What you have to do: Find out how many lines of the material contain the string "Zealand" and give only that figure.

Data:
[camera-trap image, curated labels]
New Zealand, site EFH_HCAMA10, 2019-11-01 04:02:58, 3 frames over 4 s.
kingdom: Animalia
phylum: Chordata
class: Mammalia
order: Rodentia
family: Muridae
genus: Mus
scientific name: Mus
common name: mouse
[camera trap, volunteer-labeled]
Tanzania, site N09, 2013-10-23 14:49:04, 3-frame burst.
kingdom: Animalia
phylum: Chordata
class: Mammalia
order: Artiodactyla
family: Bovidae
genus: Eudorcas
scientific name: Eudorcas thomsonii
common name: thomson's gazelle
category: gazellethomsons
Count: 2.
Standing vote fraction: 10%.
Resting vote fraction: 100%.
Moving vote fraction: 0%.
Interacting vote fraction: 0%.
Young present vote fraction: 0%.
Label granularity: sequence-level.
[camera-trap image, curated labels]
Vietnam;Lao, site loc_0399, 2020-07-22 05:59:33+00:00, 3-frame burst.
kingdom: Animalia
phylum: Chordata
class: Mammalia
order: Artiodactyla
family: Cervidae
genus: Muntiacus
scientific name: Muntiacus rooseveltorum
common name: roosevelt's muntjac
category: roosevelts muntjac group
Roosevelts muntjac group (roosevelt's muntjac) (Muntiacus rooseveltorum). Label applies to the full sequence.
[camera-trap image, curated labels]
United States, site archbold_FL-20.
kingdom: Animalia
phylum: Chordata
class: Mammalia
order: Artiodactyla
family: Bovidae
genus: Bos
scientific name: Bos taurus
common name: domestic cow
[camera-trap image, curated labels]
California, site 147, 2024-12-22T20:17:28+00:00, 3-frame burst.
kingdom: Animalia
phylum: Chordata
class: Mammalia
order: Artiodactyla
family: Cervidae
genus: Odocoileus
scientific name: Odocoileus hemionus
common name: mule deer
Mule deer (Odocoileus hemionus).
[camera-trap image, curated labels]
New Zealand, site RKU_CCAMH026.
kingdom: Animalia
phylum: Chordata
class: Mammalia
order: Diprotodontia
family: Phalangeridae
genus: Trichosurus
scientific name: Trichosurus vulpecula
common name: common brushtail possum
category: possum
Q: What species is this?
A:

Result for this task: 2